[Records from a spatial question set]
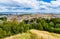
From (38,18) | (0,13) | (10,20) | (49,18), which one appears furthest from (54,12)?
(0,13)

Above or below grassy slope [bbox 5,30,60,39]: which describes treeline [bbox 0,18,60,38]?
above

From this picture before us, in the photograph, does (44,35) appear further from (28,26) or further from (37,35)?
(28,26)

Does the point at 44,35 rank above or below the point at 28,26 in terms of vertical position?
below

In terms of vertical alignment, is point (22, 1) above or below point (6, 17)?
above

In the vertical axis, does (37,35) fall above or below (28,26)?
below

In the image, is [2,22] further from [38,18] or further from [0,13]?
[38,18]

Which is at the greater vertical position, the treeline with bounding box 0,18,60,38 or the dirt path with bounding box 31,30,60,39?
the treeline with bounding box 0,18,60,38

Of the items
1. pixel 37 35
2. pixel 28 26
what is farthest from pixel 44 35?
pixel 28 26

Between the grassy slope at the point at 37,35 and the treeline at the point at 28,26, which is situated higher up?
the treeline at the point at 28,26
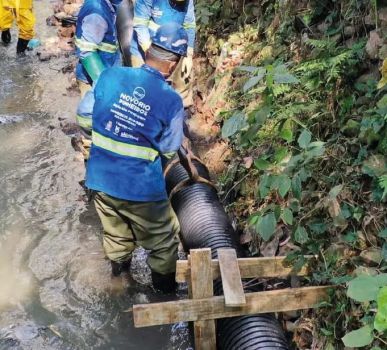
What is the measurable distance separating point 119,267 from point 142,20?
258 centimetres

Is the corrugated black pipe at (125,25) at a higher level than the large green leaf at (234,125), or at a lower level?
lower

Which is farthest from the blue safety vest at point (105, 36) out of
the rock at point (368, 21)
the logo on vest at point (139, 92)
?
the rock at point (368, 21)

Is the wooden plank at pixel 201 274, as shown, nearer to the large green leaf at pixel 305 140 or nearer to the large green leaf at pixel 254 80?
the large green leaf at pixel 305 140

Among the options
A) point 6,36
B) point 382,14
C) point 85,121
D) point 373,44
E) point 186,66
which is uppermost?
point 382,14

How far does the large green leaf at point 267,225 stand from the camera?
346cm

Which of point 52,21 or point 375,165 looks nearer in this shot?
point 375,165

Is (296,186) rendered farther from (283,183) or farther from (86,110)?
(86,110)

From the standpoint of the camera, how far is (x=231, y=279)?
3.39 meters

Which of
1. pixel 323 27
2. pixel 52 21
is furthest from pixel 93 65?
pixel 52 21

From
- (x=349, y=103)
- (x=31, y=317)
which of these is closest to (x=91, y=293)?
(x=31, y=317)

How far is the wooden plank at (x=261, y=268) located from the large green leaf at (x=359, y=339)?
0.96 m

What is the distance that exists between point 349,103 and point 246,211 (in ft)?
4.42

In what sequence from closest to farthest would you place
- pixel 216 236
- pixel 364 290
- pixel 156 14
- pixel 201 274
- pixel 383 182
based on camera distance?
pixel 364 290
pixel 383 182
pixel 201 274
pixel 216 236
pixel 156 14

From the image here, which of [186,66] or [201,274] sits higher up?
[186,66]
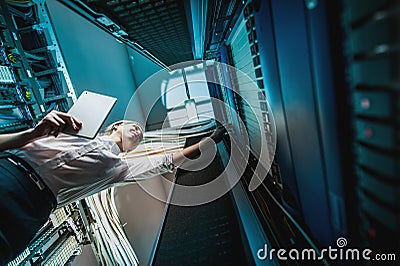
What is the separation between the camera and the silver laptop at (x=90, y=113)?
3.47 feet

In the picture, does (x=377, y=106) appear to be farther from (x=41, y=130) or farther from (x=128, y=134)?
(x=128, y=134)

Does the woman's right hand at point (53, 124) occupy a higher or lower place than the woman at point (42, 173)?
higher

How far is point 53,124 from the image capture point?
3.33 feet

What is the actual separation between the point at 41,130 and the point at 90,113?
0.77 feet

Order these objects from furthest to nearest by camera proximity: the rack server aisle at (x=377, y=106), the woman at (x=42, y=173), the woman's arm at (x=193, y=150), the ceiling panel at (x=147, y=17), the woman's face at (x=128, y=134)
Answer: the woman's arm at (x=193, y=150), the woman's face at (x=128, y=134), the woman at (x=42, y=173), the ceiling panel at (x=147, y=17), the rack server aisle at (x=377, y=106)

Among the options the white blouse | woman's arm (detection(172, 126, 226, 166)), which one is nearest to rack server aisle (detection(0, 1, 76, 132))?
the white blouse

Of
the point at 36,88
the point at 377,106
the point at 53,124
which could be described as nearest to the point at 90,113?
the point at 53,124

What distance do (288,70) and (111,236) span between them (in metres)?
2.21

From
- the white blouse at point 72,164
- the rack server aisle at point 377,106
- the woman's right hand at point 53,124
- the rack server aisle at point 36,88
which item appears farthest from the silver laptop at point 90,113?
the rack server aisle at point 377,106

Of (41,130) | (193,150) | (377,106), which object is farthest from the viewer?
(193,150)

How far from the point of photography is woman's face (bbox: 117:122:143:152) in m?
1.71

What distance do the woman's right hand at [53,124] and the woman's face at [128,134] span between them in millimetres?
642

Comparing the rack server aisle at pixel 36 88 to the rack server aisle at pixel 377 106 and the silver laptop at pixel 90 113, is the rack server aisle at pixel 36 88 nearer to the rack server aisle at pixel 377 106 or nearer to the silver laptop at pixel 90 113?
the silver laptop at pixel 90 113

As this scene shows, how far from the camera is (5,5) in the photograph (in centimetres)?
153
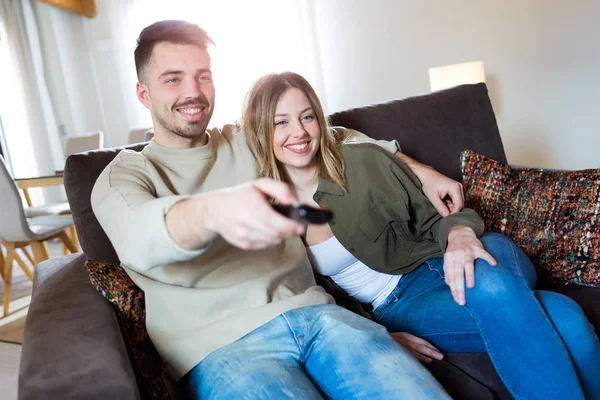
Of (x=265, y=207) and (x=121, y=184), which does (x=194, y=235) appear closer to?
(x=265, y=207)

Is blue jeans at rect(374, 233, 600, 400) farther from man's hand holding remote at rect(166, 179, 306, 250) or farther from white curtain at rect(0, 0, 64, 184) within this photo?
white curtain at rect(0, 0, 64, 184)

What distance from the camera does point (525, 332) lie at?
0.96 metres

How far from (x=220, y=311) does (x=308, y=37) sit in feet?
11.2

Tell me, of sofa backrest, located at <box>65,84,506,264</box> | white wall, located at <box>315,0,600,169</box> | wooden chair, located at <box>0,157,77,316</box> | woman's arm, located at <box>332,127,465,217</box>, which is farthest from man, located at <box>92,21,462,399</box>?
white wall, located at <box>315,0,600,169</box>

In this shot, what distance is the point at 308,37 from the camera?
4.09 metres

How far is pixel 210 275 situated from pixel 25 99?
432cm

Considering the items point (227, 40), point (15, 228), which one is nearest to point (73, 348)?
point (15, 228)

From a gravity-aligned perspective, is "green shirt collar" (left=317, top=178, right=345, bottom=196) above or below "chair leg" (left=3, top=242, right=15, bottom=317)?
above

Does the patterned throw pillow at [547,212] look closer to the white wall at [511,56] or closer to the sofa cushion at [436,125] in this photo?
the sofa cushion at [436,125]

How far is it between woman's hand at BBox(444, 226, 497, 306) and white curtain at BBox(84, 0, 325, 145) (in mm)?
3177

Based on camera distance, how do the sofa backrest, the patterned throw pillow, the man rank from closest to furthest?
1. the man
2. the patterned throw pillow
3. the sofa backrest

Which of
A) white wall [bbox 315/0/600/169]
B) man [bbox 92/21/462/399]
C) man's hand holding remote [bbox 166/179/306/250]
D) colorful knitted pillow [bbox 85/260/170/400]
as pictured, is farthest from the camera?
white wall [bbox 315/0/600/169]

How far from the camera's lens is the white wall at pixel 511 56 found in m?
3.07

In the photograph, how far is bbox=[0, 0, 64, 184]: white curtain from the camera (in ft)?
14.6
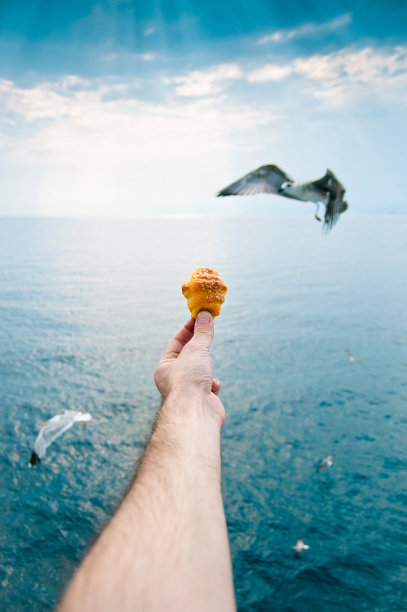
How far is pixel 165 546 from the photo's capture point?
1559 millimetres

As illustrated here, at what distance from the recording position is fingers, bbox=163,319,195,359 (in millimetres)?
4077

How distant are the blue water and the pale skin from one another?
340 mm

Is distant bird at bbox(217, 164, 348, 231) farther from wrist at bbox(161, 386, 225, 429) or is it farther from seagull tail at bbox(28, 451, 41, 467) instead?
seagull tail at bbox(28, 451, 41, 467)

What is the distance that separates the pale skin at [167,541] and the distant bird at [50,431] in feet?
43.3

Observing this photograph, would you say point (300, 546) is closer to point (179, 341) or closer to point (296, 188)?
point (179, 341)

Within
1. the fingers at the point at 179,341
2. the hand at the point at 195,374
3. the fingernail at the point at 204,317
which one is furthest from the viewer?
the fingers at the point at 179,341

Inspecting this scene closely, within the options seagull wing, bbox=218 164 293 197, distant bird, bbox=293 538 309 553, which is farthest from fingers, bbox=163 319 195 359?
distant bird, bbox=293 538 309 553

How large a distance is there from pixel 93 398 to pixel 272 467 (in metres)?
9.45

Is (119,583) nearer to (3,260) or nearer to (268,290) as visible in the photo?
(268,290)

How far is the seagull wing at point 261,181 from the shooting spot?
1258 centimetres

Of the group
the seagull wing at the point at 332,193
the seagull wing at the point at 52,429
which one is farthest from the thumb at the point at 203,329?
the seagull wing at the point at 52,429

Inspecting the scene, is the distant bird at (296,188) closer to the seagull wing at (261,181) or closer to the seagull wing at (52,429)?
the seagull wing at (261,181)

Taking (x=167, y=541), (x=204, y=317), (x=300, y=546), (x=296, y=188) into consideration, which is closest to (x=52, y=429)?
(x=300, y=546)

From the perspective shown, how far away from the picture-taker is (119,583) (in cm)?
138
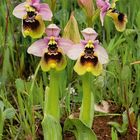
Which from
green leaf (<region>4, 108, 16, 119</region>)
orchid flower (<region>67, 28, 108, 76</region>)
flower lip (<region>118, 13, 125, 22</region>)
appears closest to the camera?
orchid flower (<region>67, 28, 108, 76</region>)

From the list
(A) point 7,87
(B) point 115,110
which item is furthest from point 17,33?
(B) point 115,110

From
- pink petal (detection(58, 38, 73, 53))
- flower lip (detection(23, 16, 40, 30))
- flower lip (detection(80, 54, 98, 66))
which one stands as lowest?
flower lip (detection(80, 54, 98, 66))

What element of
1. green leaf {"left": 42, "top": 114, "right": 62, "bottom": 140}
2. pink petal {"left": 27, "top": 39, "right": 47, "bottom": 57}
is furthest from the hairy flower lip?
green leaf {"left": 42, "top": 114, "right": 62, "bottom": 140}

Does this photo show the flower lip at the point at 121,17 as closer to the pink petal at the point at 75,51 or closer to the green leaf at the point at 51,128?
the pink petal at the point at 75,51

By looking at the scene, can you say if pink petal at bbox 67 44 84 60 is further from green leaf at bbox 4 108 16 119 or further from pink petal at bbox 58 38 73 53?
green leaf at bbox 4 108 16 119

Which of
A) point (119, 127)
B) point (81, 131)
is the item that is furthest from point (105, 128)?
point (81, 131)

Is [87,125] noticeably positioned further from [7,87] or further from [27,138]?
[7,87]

• _OBJECTIVE_
Copy out the lines starting at the one containing "What element of" and ending with the last line of the entries. Include nothing else.

• _WRITTEN ANSWER_
What element of
1. green leaf {"left": 42, "top": 114, "right": 62, "bottom": 140}
2. pink petal {"left": 27, "top": 39, "right": 47, "bottom": 57}
is furthest from the hairy flower lip?
green leaf {"left": 42, "top": 114, "right": 62, "bottom": 140}

Does this photo show the flower lip at the point at 121,17 as closer to the pink petal at the point at 75,51 or closer to the green leaf at the point at 51,128?
the pink petal at the point at 75,51

By looking at the scene, can you say if pink petal at bbox 67 44 84 60 is further from green leaf at bbox 4 108 16 119 or further from pink petal at bbox 58 38 73 53?
green leaf at bbox 4 108 16 119

Which of
A) point (119, 127)
B) point (81, 131)
is the item that is furthest from point (105, 128)?
point (81, 131)

Is [87,125] noticeably positioned further from [7,87] or further from [27,138]?
[7,87]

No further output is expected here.